The answer, judging by IndyCar’s current schedule, is “not much.”
It is here, my friends, that we arrive upon one of the most head-scratching problems in the sport of American open wheel racing today: the schedule is completely and utterly broken.
For those of you who follow my IndyCar contributions on this website on a semi-periodic basis, you probably understand by now that I have major problems with many aspects of the IndyCar schedule du jour. In our monthly roundtable discussions, I have at times gone on crusade-like rants about how the schedule is too heavy on street circuits and doesn’t contain enough ovals or natural-terrain road courses. Whenever the topic of scheduling comes up, the actual content of the schedule is my usual point of contention. This week however, my vitriol will be spewed in another direction.
The direction I will be spewing that vitriol towards, of course, is whichever direction contains the person who decided it would be a smart idea to have a full month long gap in the IZOD IndyCar Series schedule during the heat of the championship battle. No, that is not a typo. There is a month long gap in the schedule. And we are currently in the midst of it. The most recent IndyCar race took place nine days ago on September 1st in Baltimore, a topsy-turvy affair that should’ve offered positive momentum for the sport heading into the last two event weekends of the year. Instead, what follows is a month long hiatus that robs the sport of whatever momentum was built up during a crazy month of August that offered up a variety of compelling storylines.
My question to the folks who built this year’s schedule is this: what is the purpose of such a gap? What was the thought process in creating a schedule that contains only 16 event weekends spread out over the course of eight months? It’s absolutely ludicrous! And the worst part is that there more than one of these massive gaps on the schedule! Indeed, there is a nearly four week gap in the schedule between July and August. That means from the middle of July through the 1st of October, only three, count ‘em, three IZOD IndyCar Series races will be contested. That is the very definition of underexposure, which just so happens to be one of the very ills which plague this sport on a more global basis.
Once the series finally gets back into action again in early October, it then is forced to compete with the NFL, College Football, the end of the NASCAR playoffs, and the start of the MLB playoffs. There is no way in hell that IndyCar can win that battle, especially considering it will be coming off a month-long period of zero mainstream exposure.
So what’s the solution to this? INDYCAR is not exactly in a position to add loads of race dates. The sanctioning body already struggles to maintain the relationships it has right now. Adding more race weekends, while nice, is more of a pipedream than a solution at this point.
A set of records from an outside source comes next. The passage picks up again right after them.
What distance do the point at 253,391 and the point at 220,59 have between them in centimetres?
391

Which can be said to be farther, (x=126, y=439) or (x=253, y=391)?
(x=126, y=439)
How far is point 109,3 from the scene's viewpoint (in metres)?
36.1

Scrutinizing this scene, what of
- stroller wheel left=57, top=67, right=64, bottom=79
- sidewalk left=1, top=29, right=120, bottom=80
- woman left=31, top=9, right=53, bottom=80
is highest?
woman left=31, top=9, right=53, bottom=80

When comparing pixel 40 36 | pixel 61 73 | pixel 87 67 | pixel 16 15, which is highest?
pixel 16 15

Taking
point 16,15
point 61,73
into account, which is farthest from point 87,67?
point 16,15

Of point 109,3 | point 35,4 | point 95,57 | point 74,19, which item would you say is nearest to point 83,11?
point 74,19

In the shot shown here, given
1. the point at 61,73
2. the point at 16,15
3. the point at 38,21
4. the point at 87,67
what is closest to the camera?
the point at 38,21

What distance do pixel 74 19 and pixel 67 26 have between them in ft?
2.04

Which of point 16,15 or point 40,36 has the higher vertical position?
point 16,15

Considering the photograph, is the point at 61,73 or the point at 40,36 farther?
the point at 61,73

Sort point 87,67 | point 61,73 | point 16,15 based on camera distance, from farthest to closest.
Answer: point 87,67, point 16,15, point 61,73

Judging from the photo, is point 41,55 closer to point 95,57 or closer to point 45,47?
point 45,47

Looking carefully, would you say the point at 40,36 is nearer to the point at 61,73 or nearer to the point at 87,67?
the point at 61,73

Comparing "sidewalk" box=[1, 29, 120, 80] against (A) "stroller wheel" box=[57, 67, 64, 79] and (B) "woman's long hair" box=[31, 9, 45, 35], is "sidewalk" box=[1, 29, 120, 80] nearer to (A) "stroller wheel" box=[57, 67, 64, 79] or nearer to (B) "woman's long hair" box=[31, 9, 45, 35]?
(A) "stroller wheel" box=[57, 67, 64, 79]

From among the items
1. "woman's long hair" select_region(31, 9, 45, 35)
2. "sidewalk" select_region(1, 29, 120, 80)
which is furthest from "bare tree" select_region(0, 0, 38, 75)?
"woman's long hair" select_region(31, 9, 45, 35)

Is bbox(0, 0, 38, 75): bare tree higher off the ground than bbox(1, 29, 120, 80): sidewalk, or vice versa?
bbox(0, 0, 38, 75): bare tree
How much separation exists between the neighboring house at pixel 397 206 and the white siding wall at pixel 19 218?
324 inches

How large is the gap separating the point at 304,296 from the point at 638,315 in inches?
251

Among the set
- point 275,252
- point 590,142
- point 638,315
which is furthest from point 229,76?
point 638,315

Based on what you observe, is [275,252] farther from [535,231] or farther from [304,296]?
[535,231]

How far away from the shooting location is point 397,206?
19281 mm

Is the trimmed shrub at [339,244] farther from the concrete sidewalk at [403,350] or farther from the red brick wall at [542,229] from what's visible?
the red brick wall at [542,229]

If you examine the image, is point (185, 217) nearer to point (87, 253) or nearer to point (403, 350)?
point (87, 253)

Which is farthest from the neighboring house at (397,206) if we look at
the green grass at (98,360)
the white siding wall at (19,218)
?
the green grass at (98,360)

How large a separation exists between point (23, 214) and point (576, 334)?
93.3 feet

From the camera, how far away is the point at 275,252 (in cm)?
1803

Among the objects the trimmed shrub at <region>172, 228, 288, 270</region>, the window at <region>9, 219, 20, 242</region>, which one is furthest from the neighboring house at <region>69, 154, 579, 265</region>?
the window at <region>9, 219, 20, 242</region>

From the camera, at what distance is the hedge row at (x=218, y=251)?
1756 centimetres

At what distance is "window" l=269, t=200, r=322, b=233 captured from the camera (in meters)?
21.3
The best solution, quite simply, is just to compress the schedule. And frankly, I am incredibly perplexed as to why the sanctioning body has not done this yet. It makes perfect sense. Just take the same number of weekends the sport has now and compress them into a time window in which the season starts in March and ends in August. No breaks longer than two weeks would be needed. The sport would continuously remain in the news, the teams would get a longer off-season, and the sport would not have to compete for air-time with the NFL or NASCAR.
Yes, I realize that variables such as weather, venue availability, and a variety of other factors are at play when these schedules are developed, but if INDYCAR really wants to fix a portion of its underexposure issues, at least attempting to compress the schedule would have to be considered a welcome step in the right direction. Even ending the season in September would be a step up over ending in late October. I like to think Mark Miles and his team is wise enough to share these sentiments with me. He’s made smart moves up to this point, and doing this would add to his tally.
All told, the 2014 IZOD IndyCar Schedule will be released very soon, and its composition of race dates ought to give us an idea of whether or not the current braintrust has any common sense in regards to scheduling. A compressed IndyCar schedule would be a massive step in positioning this sport for the future. Let’s see if Mr. Miles has the foresight to make it happen.